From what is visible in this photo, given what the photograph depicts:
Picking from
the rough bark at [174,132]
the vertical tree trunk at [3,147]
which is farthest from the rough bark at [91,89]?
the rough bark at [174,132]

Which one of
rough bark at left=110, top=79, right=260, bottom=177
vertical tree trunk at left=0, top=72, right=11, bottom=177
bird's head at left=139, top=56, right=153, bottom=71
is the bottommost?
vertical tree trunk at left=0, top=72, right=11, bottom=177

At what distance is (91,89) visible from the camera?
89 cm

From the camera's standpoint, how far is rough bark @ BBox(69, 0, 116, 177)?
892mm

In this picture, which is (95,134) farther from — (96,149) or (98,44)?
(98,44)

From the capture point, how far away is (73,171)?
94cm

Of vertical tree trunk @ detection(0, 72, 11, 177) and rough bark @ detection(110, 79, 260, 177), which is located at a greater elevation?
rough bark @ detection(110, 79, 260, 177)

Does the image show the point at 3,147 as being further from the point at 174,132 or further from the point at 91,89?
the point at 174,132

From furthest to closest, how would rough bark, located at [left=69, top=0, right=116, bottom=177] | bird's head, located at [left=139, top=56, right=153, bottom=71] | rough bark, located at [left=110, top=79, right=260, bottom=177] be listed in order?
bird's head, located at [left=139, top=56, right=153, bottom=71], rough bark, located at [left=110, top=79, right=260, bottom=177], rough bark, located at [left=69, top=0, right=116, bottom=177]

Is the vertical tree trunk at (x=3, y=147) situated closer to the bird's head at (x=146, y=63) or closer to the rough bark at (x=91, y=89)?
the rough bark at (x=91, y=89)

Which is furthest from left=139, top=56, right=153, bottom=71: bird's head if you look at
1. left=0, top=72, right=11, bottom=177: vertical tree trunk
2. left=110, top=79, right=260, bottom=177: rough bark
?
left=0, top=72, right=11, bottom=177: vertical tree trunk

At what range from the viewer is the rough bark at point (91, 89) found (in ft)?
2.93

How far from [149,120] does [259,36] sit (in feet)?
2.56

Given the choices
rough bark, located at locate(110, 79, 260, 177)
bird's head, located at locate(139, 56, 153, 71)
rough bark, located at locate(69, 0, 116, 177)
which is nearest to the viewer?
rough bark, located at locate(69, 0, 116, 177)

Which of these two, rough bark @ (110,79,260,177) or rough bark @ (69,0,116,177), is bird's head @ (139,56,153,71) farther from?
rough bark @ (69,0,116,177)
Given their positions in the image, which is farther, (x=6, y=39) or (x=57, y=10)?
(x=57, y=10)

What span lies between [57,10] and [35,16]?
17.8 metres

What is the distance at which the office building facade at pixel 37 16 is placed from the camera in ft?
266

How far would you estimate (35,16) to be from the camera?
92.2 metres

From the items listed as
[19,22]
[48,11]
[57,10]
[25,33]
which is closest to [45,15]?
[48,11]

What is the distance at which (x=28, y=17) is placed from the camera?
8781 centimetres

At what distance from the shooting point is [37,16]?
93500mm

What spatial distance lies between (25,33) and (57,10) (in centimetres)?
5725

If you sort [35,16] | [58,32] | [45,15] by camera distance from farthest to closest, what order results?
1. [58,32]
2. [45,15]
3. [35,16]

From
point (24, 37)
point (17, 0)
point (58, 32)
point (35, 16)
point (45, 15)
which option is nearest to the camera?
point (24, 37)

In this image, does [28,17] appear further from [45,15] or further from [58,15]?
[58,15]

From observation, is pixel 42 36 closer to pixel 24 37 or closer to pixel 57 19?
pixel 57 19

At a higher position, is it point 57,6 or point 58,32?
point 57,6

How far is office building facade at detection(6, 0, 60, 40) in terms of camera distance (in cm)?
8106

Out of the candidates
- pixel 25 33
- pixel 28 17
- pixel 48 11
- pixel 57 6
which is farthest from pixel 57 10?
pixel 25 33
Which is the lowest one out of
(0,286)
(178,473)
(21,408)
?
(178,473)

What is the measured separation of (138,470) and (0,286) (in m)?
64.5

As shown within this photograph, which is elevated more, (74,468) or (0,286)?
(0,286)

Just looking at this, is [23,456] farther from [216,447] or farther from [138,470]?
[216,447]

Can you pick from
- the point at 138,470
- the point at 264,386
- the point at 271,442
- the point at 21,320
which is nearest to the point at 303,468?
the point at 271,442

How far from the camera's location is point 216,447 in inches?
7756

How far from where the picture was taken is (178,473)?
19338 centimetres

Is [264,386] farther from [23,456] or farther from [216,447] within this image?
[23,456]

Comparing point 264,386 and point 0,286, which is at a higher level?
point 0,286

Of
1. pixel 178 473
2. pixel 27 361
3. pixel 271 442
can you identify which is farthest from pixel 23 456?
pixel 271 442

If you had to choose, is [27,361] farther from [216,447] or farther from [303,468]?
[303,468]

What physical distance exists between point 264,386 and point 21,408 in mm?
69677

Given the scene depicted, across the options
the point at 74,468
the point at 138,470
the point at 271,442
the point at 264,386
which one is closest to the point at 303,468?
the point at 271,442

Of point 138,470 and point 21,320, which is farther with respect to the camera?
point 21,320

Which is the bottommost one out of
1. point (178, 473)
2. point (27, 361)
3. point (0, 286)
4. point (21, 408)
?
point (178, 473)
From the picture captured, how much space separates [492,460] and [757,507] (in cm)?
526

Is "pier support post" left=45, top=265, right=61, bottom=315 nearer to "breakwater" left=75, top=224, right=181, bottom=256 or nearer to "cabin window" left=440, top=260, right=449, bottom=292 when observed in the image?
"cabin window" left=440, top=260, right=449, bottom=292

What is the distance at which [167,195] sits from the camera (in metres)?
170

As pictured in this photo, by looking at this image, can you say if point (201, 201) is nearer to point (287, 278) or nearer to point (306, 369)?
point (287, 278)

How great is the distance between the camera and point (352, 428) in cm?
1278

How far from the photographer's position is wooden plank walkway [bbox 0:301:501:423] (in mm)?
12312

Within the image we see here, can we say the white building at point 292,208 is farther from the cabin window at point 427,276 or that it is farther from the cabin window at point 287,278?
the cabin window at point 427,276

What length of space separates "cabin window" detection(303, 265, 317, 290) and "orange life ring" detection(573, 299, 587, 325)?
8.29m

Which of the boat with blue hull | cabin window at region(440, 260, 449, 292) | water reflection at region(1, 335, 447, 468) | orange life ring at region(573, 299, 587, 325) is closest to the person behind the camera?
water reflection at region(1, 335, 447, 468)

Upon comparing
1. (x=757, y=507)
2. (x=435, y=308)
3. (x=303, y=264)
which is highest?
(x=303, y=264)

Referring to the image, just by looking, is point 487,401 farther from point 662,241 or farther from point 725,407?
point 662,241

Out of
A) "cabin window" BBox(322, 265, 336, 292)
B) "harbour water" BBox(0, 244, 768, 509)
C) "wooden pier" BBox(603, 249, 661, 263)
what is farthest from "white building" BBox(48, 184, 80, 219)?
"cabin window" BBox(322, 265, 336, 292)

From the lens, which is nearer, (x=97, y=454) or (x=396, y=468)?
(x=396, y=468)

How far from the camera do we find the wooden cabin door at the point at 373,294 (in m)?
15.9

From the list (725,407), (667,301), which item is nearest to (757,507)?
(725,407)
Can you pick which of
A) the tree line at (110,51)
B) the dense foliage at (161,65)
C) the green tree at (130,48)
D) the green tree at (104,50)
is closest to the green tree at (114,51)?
★ ★ ★ ★ ★ ★ ★
● **Your goal**: Copy out the records word for word, from the line with "Of vertical tree" up to and including the line with "right=153, bottom=71], rough".

● **Exercise solution**:
Of vertical tree trunk @ detection(0, 72, 11, 177) and rough bark @ detection(110, 79, 260, 177), which is located at a greater elevation?
rough bark @ detection(110, 79, 260, 177)

Does the image show the point at 3,147 as being further from the point at 174,132 or further from the point at 91,89?
the point at 174,132

From furthest to closest, how would rough bark, located at [left=69, top=0, right=116, bottom=177] | bird's head, located at [left=139, top=56, right=153, bottom=71] | rough bark, located at [left=110, top=79, right=260, bottom=177] be listed in order?
bird's head, located at [left=139, top=56, right=153, bottom=71], rough bark, located at [left=110, top=79, right=260, bottom=177], rough bark, located at [left=69, top=0, right=116, bottom=177]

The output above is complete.